Resolution Insurance has entered the liquidation phase after nearly 21 months of trying to rescue the company failed to bear fruit.

The High Court has appointed Long’et Terer as the interim liquidator of the cash-strapped insurer that was incorporated in 2002 as Resolution Health before renaming it to Resolution Insurance in 2013.

The liquidator was gazetted last Friday to start the process of taking stock of all the people the insurer owes with the purpose of settling their dues, depending on what will be raised from the sale of the insurer’s assets or collection of any debts owed to it.

“The creditors are required to send full particulars of their claims against the company to the interim liquidator, or in default thereof, they may be excluded from the benefit of any distribution made before such debts are proved,” said Mr Terer in a gazette notice.

Resolution joins Concord Insurance Company Limited and Standard Assurance Kenya Limited in liquidation. Xplico Insurance, another struggling insurer, has twice been sent into liquidation but rescued by the court.

Resolution has been under statutory management since April 5, 2022. The Policyholders Compensation Fund (PCF) took over the firm as the statutory manager and got an extension of its duties on October 5 last year to January 4.

The statutory management status had put a moratorium on policyholders and creditors who are owed money by the cash-strapped insurer to seek their dues. This has now been lifted but their dues are now tied to what will be realised from the liquidation.

The insurer has struggled to pull out of the woes that saw it go into statutory management with more than Sh6.5 billion in client cash, insurance claims and creditor funds.

Hopes of reviving the insurer have been fading, with the statutory manager last June saying at least Sh3.6 billion was required to bring the firm back to solvency.
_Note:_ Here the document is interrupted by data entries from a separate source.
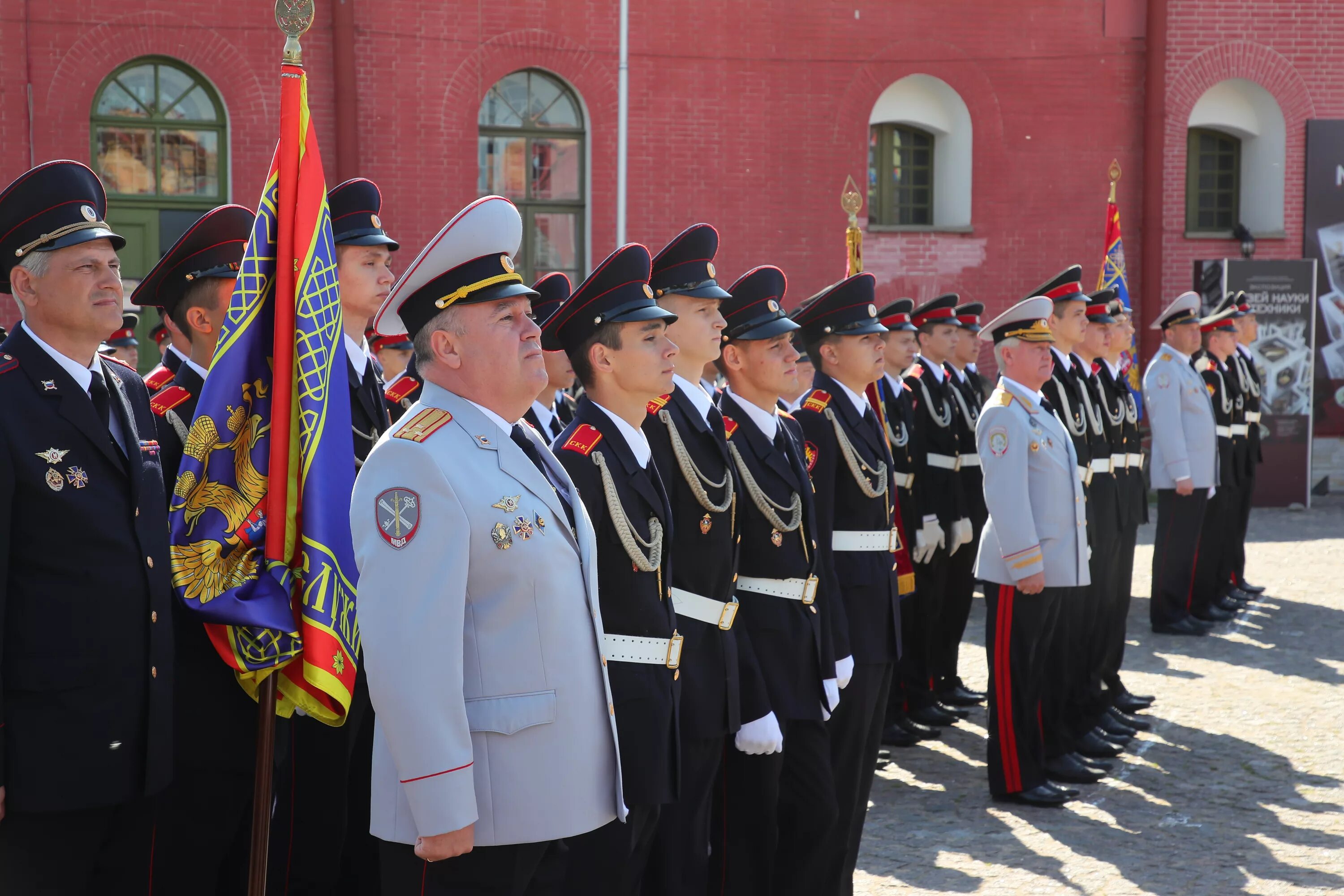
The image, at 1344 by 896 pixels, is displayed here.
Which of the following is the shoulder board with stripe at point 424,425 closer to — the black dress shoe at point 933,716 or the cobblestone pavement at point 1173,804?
the cobblestone pavement at point 1173,804

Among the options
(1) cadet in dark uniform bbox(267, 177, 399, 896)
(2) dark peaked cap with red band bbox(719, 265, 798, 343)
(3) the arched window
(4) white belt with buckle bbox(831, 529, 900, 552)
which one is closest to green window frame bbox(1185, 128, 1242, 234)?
(3) the arched window

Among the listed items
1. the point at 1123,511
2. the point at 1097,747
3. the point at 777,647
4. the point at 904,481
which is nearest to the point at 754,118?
the point at 904,481

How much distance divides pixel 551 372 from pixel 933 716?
2888mm

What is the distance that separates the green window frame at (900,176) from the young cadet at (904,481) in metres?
9.20

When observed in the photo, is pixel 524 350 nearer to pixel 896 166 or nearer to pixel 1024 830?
pixel 1024 830

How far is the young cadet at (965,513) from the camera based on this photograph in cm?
764

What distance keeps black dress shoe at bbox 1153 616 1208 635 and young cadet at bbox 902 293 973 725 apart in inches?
90.9

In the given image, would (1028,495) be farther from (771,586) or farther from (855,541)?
(771,586)

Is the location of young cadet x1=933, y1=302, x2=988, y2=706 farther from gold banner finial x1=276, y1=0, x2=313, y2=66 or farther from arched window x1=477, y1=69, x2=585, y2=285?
arched window x1=477, y1=69, x2=585, y2=285

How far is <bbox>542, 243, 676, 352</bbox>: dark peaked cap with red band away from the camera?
3494 millimetres

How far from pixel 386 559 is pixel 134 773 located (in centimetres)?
93

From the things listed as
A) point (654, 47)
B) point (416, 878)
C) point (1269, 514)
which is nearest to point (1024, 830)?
point (416, 878)

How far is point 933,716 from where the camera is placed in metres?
7.18

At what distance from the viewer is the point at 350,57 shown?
14.6 m
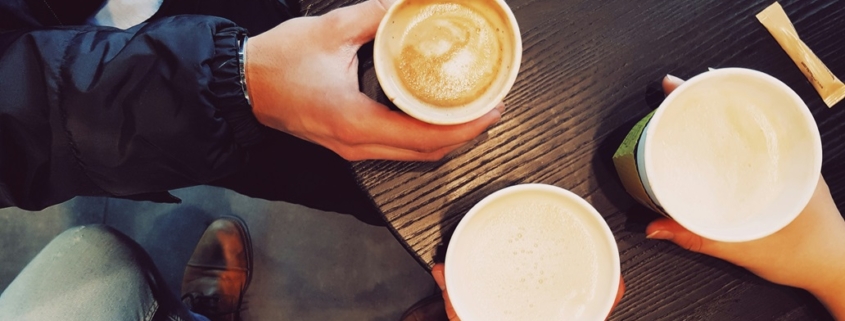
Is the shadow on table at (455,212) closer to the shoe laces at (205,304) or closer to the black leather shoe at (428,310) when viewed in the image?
the black leather shoe at (428,310)

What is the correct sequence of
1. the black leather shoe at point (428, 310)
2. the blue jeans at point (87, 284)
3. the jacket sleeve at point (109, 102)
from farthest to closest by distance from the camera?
the black leather shoe at point (428, 310) < the blue jeans at point (87, 284) < the jacket sleeve at point (109, 102)

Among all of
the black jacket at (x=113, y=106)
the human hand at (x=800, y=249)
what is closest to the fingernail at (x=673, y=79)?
the human hand at (x=800, y=249)

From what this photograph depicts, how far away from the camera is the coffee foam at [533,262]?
30.6 inches

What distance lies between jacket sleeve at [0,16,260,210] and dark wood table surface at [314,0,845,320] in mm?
203

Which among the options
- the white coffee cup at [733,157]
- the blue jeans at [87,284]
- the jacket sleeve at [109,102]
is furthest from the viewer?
the blue jeans at [87,284]

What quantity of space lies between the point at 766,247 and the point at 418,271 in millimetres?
1144

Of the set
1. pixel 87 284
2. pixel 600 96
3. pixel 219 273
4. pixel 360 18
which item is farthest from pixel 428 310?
pixel 360 18

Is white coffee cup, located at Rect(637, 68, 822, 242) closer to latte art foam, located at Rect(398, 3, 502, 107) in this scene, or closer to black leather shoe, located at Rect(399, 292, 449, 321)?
latte art foam, located at Rect(398, 3, 502, 107)

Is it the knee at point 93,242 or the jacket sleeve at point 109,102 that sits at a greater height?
the jacket sleeve at point 109,102

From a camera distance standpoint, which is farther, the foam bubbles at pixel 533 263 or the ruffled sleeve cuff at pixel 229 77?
the ruffled sleeve cuff at pixel 229 77

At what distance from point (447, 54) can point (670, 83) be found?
336 mm

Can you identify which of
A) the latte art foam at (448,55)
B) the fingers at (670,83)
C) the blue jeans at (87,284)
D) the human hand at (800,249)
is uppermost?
the latte art foam at (448,55)

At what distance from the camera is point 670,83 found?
81 centimetres

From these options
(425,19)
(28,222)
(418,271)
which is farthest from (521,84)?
(28,222)
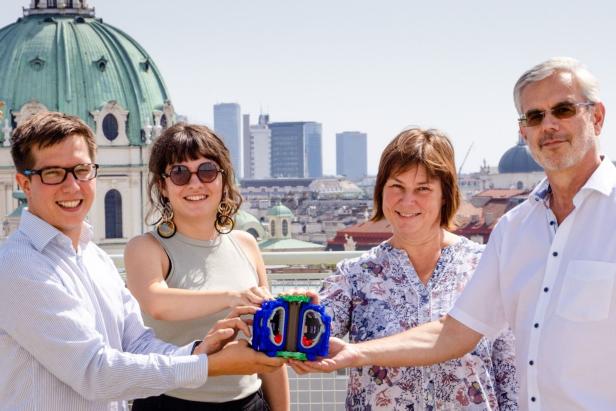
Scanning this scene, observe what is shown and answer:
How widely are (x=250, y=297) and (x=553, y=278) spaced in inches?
32.1

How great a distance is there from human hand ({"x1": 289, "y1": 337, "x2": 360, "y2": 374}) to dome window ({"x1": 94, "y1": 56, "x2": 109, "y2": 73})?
3769cm

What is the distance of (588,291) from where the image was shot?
2.40m

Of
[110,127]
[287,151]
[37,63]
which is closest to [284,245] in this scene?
[110,127]

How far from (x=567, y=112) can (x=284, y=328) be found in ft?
2.94

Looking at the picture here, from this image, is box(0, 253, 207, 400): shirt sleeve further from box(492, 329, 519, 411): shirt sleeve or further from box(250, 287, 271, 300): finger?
box(492, 329, 519, 411): shirt sleeve

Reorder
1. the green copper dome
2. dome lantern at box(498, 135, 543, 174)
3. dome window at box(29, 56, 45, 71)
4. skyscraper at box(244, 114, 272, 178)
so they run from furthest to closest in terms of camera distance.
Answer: skyscraper at box(244, 114, 272, 178) → dome lantern at box(498, 135, 543, 174) → the green copper dome → dome window at box(29, 56, 45, 71)

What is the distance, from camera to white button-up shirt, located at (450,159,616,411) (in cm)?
240

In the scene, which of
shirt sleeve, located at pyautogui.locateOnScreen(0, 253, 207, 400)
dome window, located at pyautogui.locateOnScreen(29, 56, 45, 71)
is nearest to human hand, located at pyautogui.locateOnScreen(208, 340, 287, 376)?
shirt sleeve, located at pyautogui.locateOnScreen(0, 253, 207, 400)

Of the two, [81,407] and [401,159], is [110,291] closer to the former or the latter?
[81,407]

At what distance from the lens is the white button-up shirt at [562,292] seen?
94.7 inches

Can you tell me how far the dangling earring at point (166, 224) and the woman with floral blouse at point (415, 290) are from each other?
486 mm

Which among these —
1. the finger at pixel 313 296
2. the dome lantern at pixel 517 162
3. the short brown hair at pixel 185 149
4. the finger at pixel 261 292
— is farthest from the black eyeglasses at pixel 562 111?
the dome lantern at pixel 517 162

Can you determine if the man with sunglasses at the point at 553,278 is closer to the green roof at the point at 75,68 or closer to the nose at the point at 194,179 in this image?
the nose at the point at 194,179

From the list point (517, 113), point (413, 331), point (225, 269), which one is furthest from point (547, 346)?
point (225, 269)
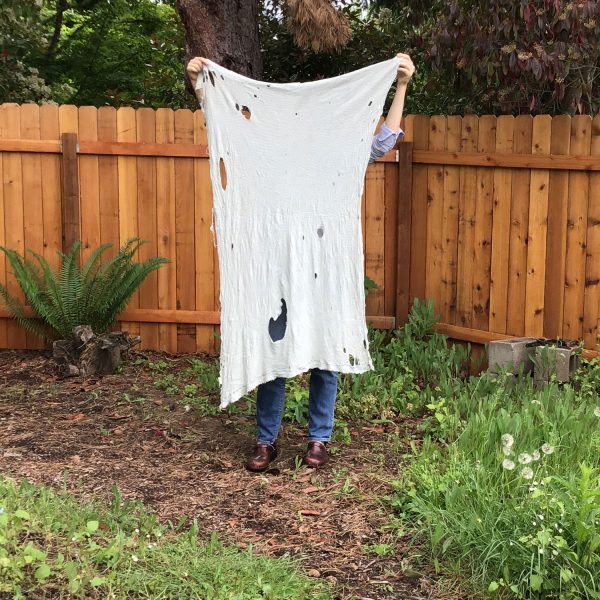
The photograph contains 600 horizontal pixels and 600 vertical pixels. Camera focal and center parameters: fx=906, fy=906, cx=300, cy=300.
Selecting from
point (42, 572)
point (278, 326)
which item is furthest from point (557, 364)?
point (42, 572)

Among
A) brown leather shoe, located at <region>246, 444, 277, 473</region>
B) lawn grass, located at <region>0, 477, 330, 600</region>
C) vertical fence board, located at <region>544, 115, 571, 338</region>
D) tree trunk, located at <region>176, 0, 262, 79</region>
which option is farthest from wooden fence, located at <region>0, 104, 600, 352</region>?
lawn grass, located at <region>0, 477, 330, 600</region>

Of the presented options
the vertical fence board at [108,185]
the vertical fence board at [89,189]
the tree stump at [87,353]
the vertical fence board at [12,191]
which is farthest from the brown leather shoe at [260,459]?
the vertical fence board at [12,191]

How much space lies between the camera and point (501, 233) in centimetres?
600

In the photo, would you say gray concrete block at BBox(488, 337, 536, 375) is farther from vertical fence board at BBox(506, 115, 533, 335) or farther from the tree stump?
the tree stump

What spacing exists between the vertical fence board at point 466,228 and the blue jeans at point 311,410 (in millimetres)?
2200

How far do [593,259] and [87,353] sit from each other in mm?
3337

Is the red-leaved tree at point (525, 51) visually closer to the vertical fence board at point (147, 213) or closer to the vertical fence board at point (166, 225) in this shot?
the vertical fence board at point (166, 225)

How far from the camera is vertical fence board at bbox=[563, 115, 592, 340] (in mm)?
5543

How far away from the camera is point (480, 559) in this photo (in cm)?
329

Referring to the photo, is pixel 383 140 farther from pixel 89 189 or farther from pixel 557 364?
pixel 89 189

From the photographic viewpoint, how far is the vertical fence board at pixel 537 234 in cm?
571

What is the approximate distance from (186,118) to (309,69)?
271cm

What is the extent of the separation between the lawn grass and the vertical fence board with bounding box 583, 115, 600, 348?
298 cm

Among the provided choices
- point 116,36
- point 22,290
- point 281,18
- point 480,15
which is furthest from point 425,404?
point 116,36
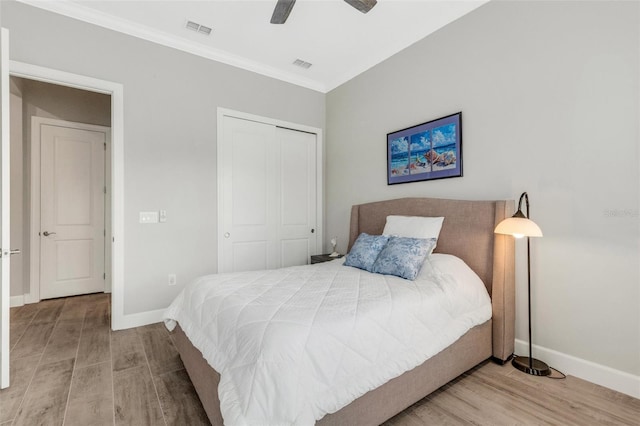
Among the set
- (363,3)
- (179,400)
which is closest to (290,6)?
(363,3)

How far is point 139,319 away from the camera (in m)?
3.01

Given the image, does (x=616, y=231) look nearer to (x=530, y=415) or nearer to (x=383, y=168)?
(x=530, y=415)

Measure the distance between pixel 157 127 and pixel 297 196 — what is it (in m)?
1.87

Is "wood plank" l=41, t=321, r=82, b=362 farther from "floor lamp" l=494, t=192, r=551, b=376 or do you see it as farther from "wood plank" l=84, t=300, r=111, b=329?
"floor lamp" l=494, t=192, r=551, b=376

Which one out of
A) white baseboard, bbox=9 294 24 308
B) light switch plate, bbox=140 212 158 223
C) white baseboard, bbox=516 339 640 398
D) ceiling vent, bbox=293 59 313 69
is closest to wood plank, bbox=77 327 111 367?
light switch plate, bbox=140 212 158 223

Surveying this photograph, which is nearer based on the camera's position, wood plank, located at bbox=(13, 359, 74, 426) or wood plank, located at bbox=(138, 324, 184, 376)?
wood plank, located at bbox=(13, 359, 74, 426)

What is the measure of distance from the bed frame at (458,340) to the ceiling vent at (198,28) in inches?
103

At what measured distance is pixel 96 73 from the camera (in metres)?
2.83

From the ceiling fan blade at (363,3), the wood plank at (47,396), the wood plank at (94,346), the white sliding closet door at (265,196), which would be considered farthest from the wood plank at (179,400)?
the ceiling fan blade at (363,3)

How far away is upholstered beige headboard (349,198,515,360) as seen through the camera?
2217 millimetres

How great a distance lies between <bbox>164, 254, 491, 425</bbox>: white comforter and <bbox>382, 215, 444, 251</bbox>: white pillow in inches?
12.6

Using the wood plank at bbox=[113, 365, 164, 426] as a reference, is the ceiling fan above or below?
above

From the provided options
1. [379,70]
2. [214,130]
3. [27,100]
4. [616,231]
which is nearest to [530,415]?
[616,231]

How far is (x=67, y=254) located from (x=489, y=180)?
5.16 m
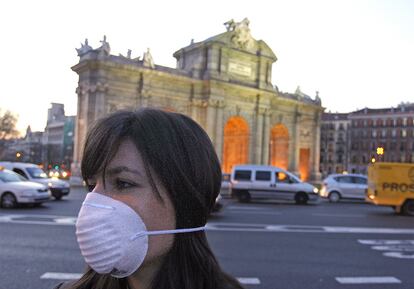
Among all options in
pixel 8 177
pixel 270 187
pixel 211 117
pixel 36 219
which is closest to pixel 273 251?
pixel 36 219

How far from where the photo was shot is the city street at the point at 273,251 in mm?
6559

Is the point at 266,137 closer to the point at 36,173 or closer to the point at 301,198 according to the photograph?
the point at 301,198

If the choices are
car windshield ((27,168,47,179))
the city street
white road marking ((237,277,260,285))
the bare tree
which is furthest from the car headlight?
the bare tree

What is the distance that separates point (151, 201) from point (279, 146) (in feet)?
159

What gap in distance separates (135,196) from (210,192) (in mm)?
285

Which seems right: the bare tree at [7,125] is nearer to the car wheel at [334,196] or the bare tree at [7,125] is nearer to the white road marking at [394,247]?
the car wheel at [334,196]

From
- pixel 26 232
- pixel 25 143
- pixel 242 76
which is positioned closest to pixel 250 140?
pixel 242 76

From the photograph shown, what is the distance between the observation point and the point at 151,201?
167cm

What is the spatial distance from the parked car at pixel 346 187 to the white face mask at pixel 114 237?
24342 millimetres

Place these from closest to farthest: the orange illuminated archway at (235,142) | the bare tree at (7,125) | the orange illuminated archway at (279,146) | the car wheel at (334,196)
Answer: the car wheel at (334,196), the orange illuminated archway at (235,142), the orange illuminated archway at (279,146), the bare tree at (7,125)

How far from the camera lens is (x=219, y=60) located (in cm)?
4109

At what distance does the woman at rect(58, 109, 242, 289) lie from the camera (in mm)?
1654

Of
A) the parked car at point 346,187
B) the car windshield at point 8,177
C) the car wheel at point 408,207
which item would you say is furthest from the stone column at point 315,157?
the car windshield at point 8,177

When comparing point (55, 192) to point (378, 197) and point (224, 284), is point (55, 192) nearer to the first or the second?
point (378, 197)
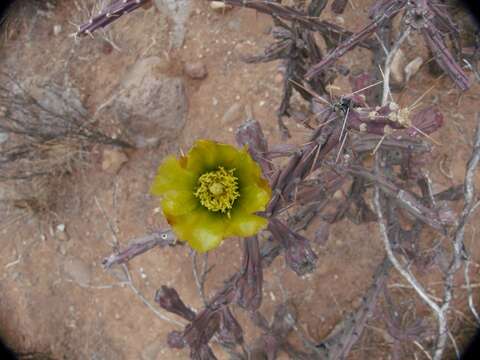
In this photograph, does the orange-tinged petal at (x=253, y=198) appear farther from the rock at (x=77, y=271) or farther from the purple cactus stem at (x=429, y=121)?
the rock at (x=77, y=271)

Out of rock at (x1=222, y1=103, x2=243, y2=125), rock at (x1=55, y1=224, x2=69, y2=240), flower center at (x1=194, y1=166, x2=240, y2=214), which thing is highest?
flower center at (x1=194, y1=166, x2=240, y2=214)

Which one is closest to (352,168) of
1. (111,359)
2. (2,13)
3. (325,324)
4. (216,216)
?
(216,216)

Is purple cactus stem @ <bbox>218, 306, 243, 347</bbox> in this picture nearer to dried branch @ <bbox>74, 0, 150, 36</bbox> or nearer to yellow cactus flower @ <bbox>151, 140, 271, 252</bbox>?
yellow cactus flower @ <bbox>151, 140, 271, 252</bbox>

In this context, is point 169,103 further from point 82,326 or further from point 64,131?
point 82,326

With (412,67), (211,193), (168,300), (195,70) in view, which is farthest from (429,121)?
(195,70)

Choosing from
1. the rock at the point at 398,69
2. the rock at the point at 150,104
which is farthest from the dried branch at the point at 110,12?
the rock at the point at 398,69

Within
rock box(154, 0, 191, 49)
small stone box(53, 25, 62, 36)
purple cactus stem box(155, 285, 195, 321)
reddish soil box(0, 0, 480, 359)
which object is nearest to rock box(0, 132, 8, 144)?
reddish soil box(0, 0, 480, 359)

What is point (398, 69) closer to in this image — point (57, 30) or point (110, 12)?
point (110, 12)

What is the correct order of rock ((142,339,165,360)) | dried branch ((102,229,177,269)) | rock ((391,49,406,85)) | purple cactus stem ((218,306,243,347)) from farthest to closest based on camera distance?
rock ((142,339,165,360))
rock ((391,49,406,85))
purple cactus stem ((218,306,243,347))
dried branch ((102,229,177,269))
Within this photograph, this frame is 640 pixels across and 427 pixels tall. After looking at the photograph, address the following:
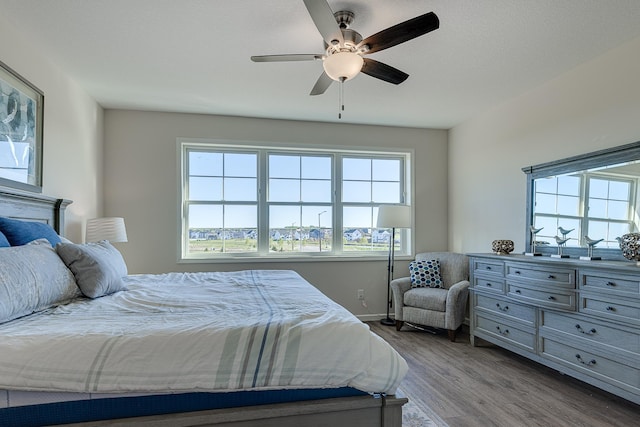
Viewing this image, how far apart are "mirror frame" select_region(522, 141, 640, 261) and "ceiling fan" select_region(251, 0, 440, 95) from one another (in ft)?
5.64

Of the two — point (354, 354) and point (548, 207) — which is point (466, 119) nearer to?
point (548, 207)

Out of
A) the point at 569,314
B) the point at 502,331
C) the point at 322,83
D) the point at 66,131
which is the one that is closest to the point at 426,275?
the point at 502,331

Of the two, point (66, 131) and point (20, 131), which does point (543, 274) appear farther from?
point (66, 131)

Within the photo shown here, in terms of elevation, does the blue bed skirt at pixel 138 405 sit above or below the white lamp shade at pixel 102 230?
below

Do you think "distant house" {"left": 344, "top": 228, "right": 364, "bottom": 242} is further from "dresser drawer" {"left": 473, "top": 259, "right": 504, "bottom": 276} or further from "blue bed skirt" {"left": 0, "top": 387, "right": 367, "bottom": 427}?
"blue bed skirt" {"left": 0, "top": 387, "right": 367, "bottom": 427}

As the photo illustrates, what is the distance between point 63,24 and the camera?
7.77ft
Documents filed in court by PCF, then the statutory manager of the collapsed insurance company, had shown shareholders of the firm would have been required to inject the amount, which includes the Sh600 million minimum capital requirement for an insurer to transact general insurance business.

PCIF had, after analysing the viability option of the insurer and the inadequacy of the shareholders’ revival proposal, recommended liquidation of the company.

Resolution was placed under statutory management on the back of numerous challenges, particularly relating to struggles in settling claims to the detriment of claimants, policyholders and other creditors.

The insurer was also not able to comply with statutory requirements relating to capital adequacy, submission of returns and governance structures, according to the Insurance Regulatory Authority.